Expert-Driven Validation of Set-Based Data Mining Results
Author: Gediminas Adomavicius
Advisor: Alexander Tuzhilin
Co-advisor: Ernest Davis

Abstract

This dissertation addresses the problem of dealing with large numbers of set-based patterns, such as association rules and itemsets, discovered by data mining algorithms. Since many discovered patterns may be spurious, irrelevant, or trivial, one of the main problems is how to validate them, e.g., how to separate the ``good'' rules from the ``bad.'' Many researchers have advocated the explicit involvement of a human expert in the validation process. However, scalability becomes an issue when large numbers of patterns are discovered, since the expert cannot perform the validation on a pattern-by-pattern basis in a reasonable period of time. To address this problem, this dissertation describes a new expert-driven approach to set-based pattern validation.

The proposed validation approach is based on validation sequences, i.e., we rely on the expert's ability to iteratively apply various validation operators that can validate multiple patterns at a time, thus making the expert-based validation feasible. We identified the class of scalable set predicates called cardinality predicates and demonstrated how these predicates can be effectively used in the validation process, i.e., as a basis for validation operators. We examined various properties of cardinality predicates, including their expressiveness. We also have developed and implemented the set validation language (SVL) that can be used for manual specification of cardinality predicates by a domain expert.
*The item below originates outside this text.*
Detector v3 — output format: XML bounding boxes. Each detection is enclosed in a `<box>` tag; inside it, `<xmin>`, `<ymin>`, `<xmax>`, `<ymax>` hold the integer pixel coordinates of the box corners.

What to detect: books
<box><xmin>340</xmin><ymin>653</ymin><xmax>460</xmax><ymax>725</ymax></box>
In addition, we have proposed and developed a scalable algorithm for set and rule grouping that can be used to generate cardinality predicates automatically.

The dissertation also explores various theoretical properties of sequences of validation operators and facilitates a better understanding of the validation process. We have also addressed the problem of finding optimal validation sequences and have shown that certain formulations of this problem are NP-complete. In addition, we provided some heuristics for addressing this problem.

Finally, we have tested our rule validation approach on several real-life applications, including personalization and bioinformatics applications.